Right before the holidays last December, an anonymous caller alerted Wilderness Watch that the Forest Service (FS) had approved the use of one of its cabins deep in the Frank Church-River of No Return Wilderness (FC-RONRW) as a base camp for an Idaho Department of Fish and Game (IDFG) hunter-trapper. The cabin would support the hired trapper’s effort to exterminate two entire wolf packs in the Wilderness. The wolves, known as the Golden Creek and Monumental Creek packs, were targeted at the behest of commercial outfitters and recreational hunters who think the wolves are eating too many of “their” elk.
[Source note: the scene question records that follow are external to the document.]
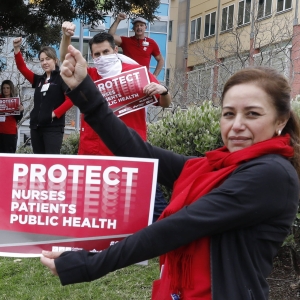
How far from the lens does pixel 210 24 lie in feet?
101

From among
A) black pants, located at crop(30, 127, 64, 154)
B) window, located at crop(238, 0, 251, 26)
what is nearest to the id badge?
black pants, located at crop(30, 127, 64, 154)

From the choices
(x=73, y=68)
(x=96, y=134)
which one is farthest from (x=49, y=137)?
(x=73, y=68)

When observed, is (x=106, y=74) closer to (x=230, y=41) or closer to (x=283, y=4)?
(x=230, y=41)

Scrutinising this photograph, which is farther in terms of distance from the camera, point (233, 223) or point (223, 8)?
point (223, 8)

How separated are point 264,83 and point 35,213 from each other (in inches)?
40.1

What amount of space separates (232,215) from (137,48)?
21.8 feet

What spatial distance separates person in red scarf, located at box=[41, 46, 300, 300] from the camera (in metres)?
1.88

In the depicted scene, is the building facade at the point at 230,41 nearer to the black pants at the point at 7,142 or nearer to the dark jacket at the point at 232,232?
the black pants at the point at 7,142

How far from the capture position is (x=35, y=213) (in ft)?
7.50

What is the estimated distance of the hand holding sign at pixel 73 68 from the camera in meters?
2.22

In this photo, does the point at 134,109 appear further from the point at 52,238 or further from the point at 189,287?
the point at 189,287

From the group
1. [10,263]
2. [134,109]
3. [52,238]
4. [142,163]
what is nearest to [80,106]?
[142,163]

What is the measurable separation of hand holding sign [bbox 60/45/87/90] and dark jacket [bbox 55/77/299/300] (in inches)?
26.7

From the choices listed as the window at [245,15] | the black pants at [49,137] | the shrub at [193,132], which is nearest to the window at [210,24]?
the window at [245,15]
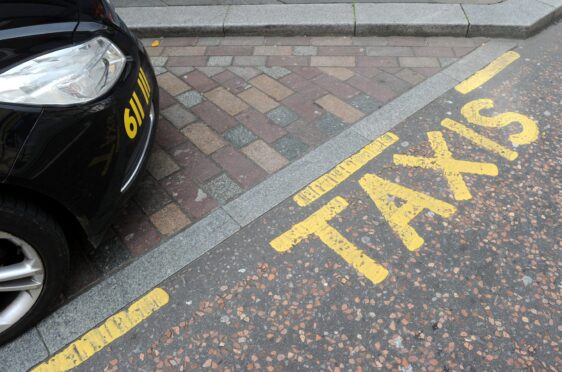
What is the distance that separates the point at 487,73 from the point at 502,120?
2.26 ft

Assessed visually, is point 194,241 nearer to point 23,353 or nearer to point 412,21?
point 23,353

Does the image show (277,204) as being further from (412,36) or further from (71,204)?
(412,36)

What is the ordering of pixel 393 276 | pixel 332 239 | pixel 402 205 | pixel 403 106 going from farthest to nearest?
pixel 403 106 → pixel 402 205 → pixel 332 239 → pixel 393 276

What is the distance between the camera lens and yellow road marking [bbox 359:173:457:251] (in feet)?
7.85

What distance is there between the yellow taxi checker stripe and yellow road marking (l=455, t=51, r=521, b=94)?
280cm

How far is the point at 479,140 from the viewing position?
300 centimetres

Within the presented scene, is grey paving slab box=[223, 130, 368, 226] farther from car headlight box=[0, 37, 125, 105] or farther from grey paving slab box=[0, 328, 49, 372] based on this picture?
grey paving slab box=[0, 328, 49, 372]

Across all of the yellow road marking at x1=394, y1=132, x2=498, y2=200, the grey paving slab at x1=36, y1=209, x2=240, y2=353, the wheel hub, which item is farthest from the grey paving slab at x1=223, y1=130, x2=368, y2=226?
the wheel hub

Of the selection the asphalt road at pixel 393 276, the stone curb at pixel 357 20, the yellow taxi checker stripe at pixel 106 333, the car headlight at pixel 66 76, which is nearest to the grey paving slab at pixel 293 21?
the stone curb at pixel 357 20

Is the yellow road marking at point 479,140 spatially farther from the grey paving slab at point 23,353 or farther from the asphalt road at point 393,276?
the grey paving slab at point 23,353

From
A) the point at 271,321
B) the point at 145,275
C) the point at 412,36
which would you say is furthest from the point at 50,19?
the point at 412,36

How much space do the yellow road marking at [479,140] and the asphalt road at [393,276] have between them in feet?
0.04

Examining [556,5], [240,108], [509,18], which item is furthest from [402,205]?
[556,5]

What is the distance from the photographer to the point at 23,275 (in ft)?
5.97
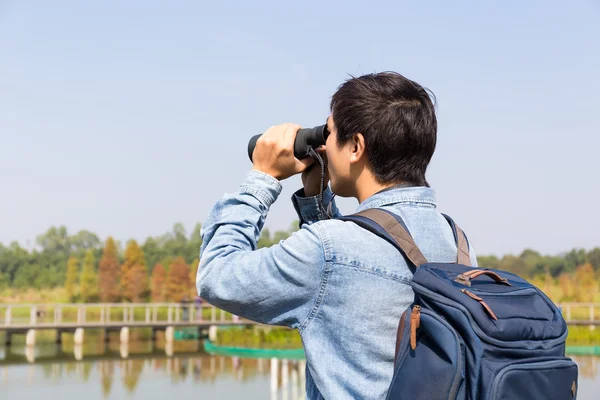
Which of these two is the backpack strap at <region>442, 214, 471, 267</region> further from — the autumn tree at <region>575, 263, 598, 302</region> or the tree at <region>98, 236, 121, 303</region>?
the tree at <region>98, 236, 121, 303</region>

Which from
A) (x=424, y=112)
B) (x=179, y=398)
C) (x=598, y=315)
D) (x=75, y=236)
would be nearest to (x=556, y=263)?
(x=598, y=315)

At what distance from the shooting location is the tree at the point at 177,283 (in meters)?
21.9

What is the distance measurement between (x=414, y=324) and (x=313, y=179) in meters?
0.52

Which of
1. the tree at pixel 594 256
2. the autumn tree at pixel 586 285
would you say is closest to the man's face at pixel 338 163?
the autumn tree at pixel 586 285

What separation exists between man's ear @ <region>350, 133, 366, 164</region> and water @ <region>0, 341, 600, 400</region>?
10098mm

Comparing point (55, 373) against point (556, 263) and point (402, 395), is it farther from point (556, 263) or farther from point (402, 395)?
point (556, 263)

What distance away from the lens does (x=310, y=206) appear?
5.07ft

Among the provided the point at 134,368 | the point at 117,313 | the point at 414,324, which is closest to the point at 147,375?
the point at 134,368

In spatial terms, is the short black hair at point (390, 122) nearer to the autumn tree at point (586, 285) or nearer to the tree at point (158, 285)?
the tree at point (158, 285)

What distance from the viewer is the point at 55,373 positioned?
13875 mm

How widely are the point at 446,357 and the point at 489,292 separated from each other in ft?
0.46

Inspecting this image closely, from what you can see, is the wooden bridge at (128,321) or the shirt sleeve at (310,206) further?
the wooden bridge at (128,321)

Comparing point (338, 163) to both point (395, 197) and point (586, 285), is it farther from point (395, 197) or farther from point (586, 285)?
point (586, 285)

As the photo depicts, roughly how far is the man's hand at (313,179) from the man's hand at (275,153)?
0.37 ft
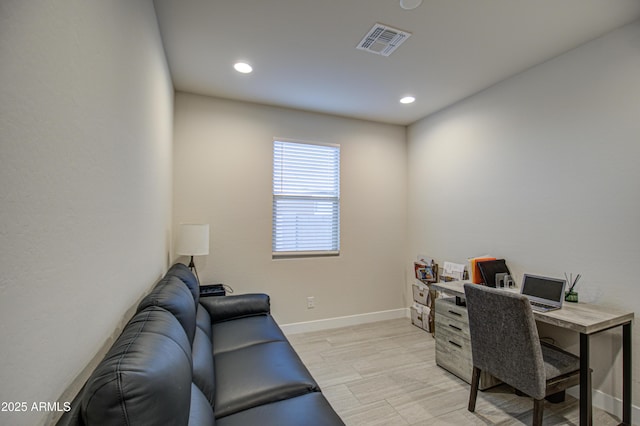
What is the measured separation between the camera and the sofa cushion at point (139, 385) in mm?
681

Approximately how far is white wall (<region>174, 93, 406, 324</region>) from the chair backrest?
1.93 meters

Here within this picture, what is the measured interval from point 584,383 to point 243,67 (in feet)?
11.7

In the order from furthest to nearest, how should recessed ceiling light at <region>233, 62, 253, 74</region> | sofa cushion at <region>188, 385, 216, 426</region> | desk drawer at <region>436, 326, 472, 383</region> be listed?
recessed ceiling light at <region>233, 62, 253, 74</region>
desk drawer at <region>436, 326, 472, 383</region>
sofa cushion at <region>188, 385, 216, 426</region>

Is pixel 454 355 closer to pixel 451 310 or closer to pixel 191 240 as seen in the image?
pixel 451 310

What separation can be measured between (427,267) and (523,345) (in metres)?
1.92

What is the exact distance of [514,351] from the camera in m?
1.85

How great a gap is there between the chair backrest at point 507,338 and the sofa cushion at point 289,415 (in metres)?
1.28

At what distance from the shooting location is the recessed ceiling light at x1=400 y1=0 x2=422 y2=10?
182 centimetres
Idaho’s antipathy toward wolves and Wilderness comes as no surprise to anyone who has worked to protect either in Idaho. But the Forest Service’s support and encouragement for the State’s deplorable actions were particularly disappointing. Mind you, these are the same Forest Service Region 4 officials who, only a year or two ago, 
approved IDFG’s request to land helicopters in this same Wilderness to capture and collar every wolf pack, using the justification that understanding the natural behavior of the wolf population was essential to protecting them and preserving the area’s 
wilderness character. Now, somehow, exterminating those same wolves is apparently also critical to preserving the area’s wilderness character. The only consistency here is the FS and IDFG have teamed up to do everything possible to destroy the Wilderness and wildlife they are required to protect.

Middle Fork Salmon River, Frank Church-River of No Return Wilderness, Idaho

Middle Fork Salmon River, Frank Church-River of No Return Wilderness, Idaho: Where nine wolves were killed by IDFG’s hired hunter-trapper. Photo: Rex Parker

Wilderness Watch, along with Defenders of Wildlife, Western Watersheds Project, Center for Biological Diversity, and Idaho wildlife advocate Ralph Maughan, filed suit in federal court against the Forest Service and IDFG to stop the wolf slaughter. Our suit alleges the FS failed to follow its own required procedures before authorizing IDFG’s hunter-trapper to use a FS cabin as a base for his wolf extermination efforts, and that the program violates the agency’s responsibility under the 1964 Wilderness Act to preserve the area’s wilderness character, of which the wolves are an integral part. Trying to limit the number of wolves in Wilderness makes no more sense than limiting the number of ponderosa pine, huckleberry bushes, rocks, or rainfall. An untrammeled Wilderness will set its own balance.

The FS’s anemic defense is that it didn’t authorize the killing, therefore there is no reviewable decision for the court to overturn, and that it was still discussing the program with IDFG (while the trapper was in the field killing the wolves). Unfortunately, the district judge sided with the FS and IDFG, so we filed an appeal with the Court of Appeals for the Ninth Circuit. Rather than defend its action before the higher court, Idaho informed the court that it was pulling the trapper out of the Wilderness and would cease the program for this year. In the meantime, nine wolves are needlessly dead.

We will continue to pursue our challenge because the killing program will undoubtedly return. The Forest Service can’t and shouldn’t hide behind the old canard that “the states manage wildlife.”  Congress has charged the FS with preserving the area’s wilderness character and the Supreme Court has held many times that the agency has the authority to interject itself in wildlife management programs to preserve the people’s interest in these lands. Turning a blind-eye is a shameful response for an agency that used to claim the leadership mantle in wilderness stewardship.

Wilderness Watch expresses its deep appreciation to Tim Preso and his colleagues at Earthjustice for waging a stellar legal battle on our behalf and in defense of these wilderness wolves.

George Nickas is the executive director of Wilderness Watch. George joined Wilderness Watch as our policy coordinator in 1996. Prior to Wilderness Watch, George served 11 years as a natural resource specialist and assistant coordinator for the Utah Wilderness Association. George is regularly invited to make presentations at national wilderness conferences, agency training sessions, and other gatherings where wilderness protection is discussed.